LIPUTAN.CO.ID, Surabaya – Ketua Komite IV DPD RI Ahmad Nawardi mengatakan, PT. Permodalan Nasional Madani atau PNM memiliki peran strategis untuk memperluas akses pembiayaan bagi pelaku usaha ultra mikro, terutama perempuan prasejahtera produktif.
Hal itu dikatakan Nawardi saat Kunjungan Kerja Komite IV DPD RI, ke Kantor PT. PNM Cabang Surabaya, untuk mengevaluasi pelaksanaan Program Pembiayaan Ultra Mikro, khususnya PNM Mekaar dan ULaMM, dalam mendukung pertumbuhan ekonomi daerah.
Bersama Ahmad Nawardi, ikut sejumlah Senator Indonesia asal Jawa Barat, Jihan Fahira, dan Senator Indonesia asal NTT Hilda Manafe.
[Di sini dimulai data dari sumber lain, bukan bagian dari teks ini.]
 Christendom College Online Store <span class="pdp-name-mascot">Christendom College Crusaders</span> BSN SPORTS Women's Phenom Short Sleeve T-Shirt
Dari pihak PT. PNM hadir Hussein, Kepala Divisi Pengembangan Kapasitas Usaha (PKU), dan Tatang Sefi Setyono, Pimpinan PNM Cabang Surabaya.
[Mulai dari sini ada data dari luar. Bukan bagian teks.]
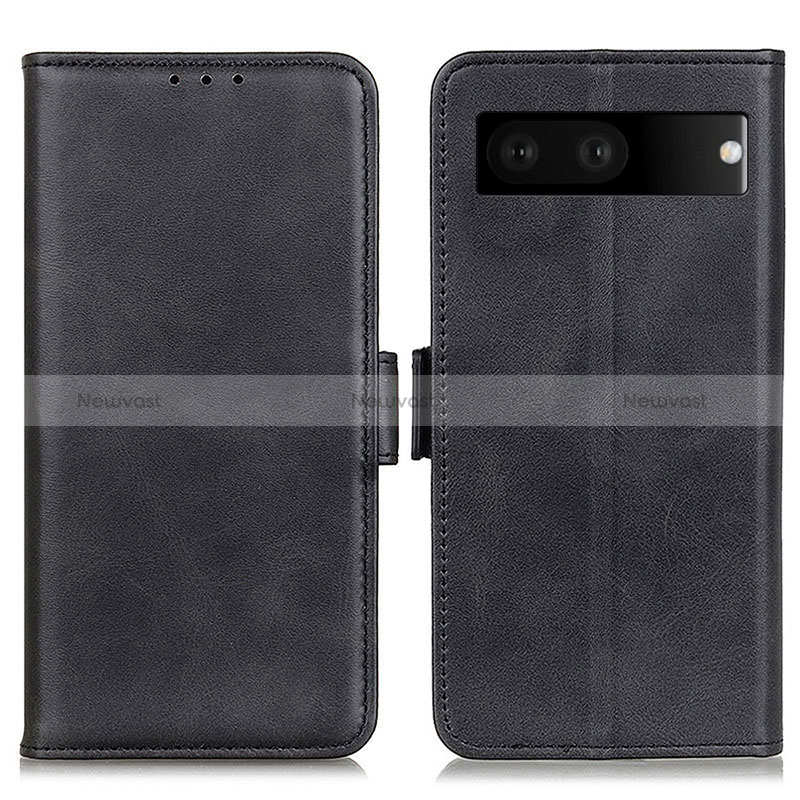 Leather Case Stands Flip Cover Holder M15L for Google Pixel 7 5G Black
“Program pembiayaan ultra mikro harus memberikan dampak nyata terhadap peningkatan pendapatan keluarga, pengurangan kemiskinan, dan penguatan UMKM daerah. PNM perlu memastikan kualitas pendampingan dan keberlanjutan usaha nasabah,” kata Nawardi.
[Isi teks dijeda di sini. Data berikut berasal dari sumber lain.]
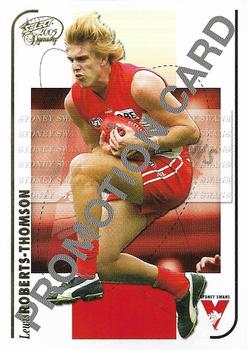 2005 Select Dynasty AFL - Promos #NNO Lewis Roberts-Thompson Front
Sedangkan Kepala Divisi PKU PT. PNM, Hussein, menjelaskan, PNM terus memperkuat model pemberdayaan melalui pelatihan, pendampingan usaha, dan peningkatan literasi keuangan.
Ditegaskannya, karakteristik pembiayaan ultra mikro menuntut pendampingan intensif agar usaha nasabah dapat berkembang secara berkelanjutan.
“Pendampingan menjadi kunci keberhasilan program. Kami juga mendorong digitalisasi usaha melalui pelatihan pemasaran daring, pembayaran non-tunai, dan pemanfaatan platform digital,” ujar Hussein.
Pimpinan Cabang Surabaya, Tatang Sefi Setyono, memaparkan perkembangan penyaluran pembiayaan PT. PNM di Jawa Timur, termasuk peningkatan jumlah kelompok Mekaar dan sebaran sektor usaha yang dibiayai.
“Kami terus memperluas jangkauan layanan dan memperkuat koordinasi dengan pemerintah daerah untuk memastikan keberlanjutan usaha nasabah. Sinergi lintas sektor menjadi faktor penting dalam menciptakan ekosistem pemberdayaan UMKM yang terintegrasi,” jelas Tatang.